Top of DATA PROVIDED

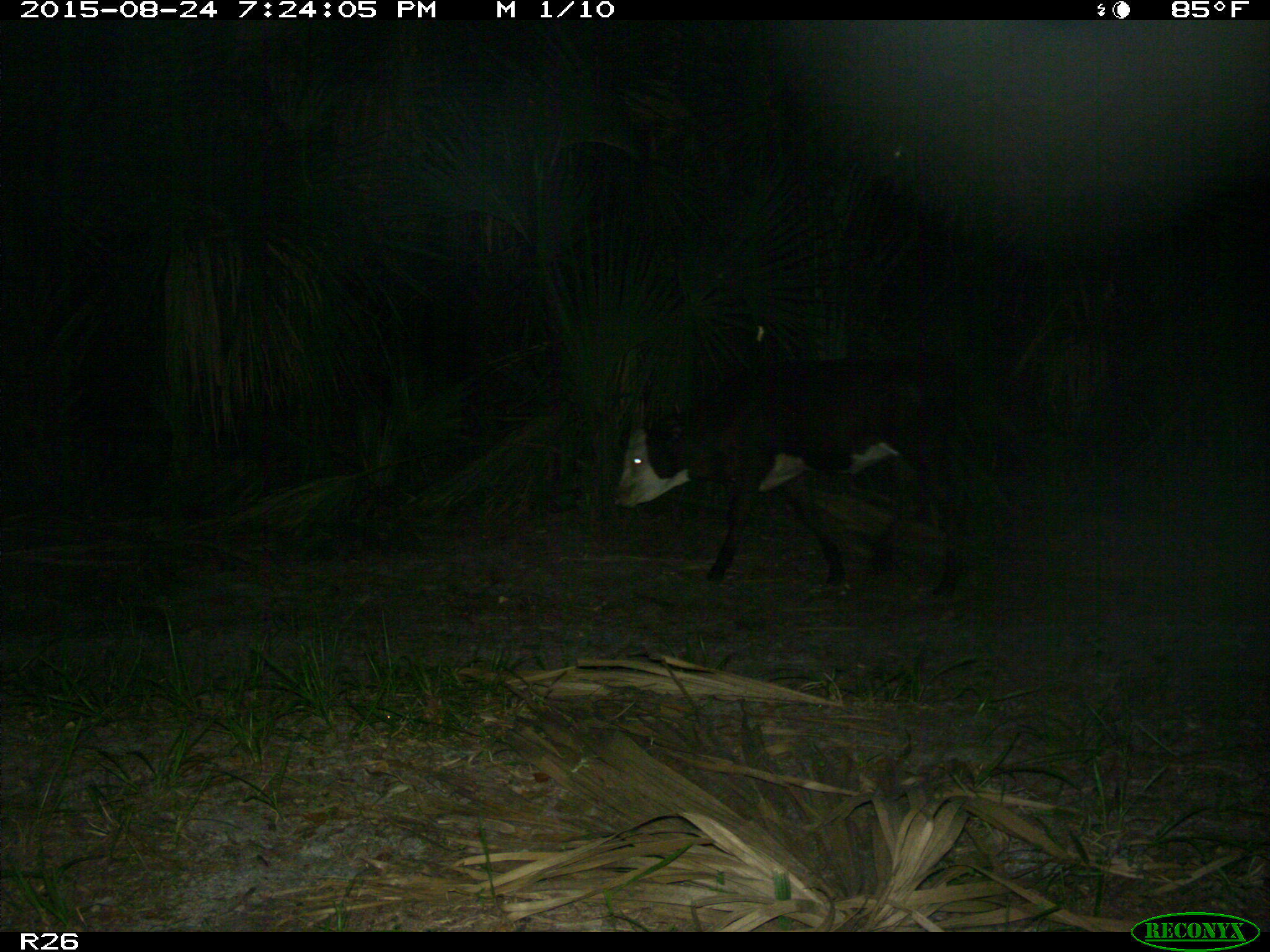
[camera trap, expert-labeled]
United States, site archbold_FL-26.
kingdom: Animalia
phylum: Chordata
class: Mammalia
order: Artiodactyla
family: Bovidae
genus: Bos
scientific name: Bos taurus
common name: domestic cow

Bottom of DATA PROVIDED

> EXERCISE:
Pictures aren't part of the copy; return each record above exactly.

> RESULT OF THE TASK:
[camera trap, expert-labeled]
United States, site archbold_FL-26.
kingdom: Animalia
phylum: Chordata
class: Mammalia
order: Artiodactyla
family: Bovidae
genus: Bos
scientific name: Bos taurus
common name: domestic cow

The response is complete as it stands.